Maame
- Author: Jessica George
- Language: English
- Genre: Fiction
- Set in: London, England
- Published: 2023
- Publisher: Hodder & Stoughton, St. Martin's Press
- Pages: 320
- ISBN: 978-1-250-28252-1

= Maame (novel) =

2023 novel by Jessica George

Maame is a 2023 literary fiction novel written by Jessica George. George's debut novel, was published in 2023 by Hodder & Stoughton and St. Martin's Press.

The novel was named the February 2023 book club pick on The Today Show for Read with Jenna.

== Inspiration ==
George started writing Maame in the summer of 2020. A year later, George was offered a two-book deal by Hodder & Stoughton. Maame is inspired by George's own experiences caring for her father with Parkinson's.

== Title ==
"Maame" has multiple meanings in Twi. Meanings include "woman", "mother", and "the responsible one".

==Synopsis==
Maddie Wright, a 25-year-old woman in London, struggles to balance her life as caretaker of her critically ill father, her mother's verbal tirades and a challenging career in the publishing industry. When her mother returns from a trip to Ghana, Maddie moves out on her own for the first time.

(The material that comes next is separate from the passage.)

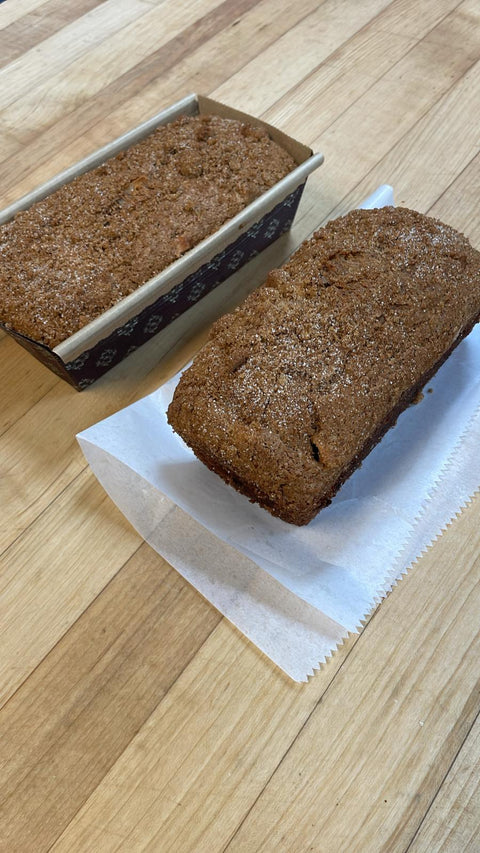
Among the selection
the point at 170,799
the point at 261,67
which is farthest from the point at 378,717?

While she experiences guilt, Maddie moves into an apartment with flatmates Jo and Cam. She meets an older man named Ben who she starts to date and ultimately loses her virginity to. She gets a new job at a fictional publishing agency.

After a night of partying with Jo and Cam, Maddie wakes up hungover the next day to find out her father has died on his birthday. Devastated, Maddie takes off time from her new job and cancels her trip to Italy in order to grieve. She accompanies Ben to a work party, where she finds out that he is also dating another woman, and they break up.

Maddie and her mother and brother argue over how to cover funeral costs. Maddie, being very frugal, has the most money saved up and is expected to front most of the bill. She begins experiencing panic attacks for the first time. Meanwhile, Maddie begins to try out online dating and meets a bisexual man named Alex.

Maddie starts seeing a therapist at work. Alex and Maddie break up after a few dates. After her father's funeral, Maddie starts trying to practice her Twi and forgives her mother for not being more involved in her life. At the reading of her father's will, Maddie finds out he left all his money to her. Maddie begins talking to Sam, who was previously in a brief relationship with her soon-to-be-ex roommate Jo. In the epilogue, Maddie visits her father's grave and updates him on her new life.

== Television adaptation ==
Universal International Studios and Thousand Voices by Jenna Bush Hager are developing a television adaptation of Maame. George and writer Yemi Oyefuwa will collaborate on the screen adaptation.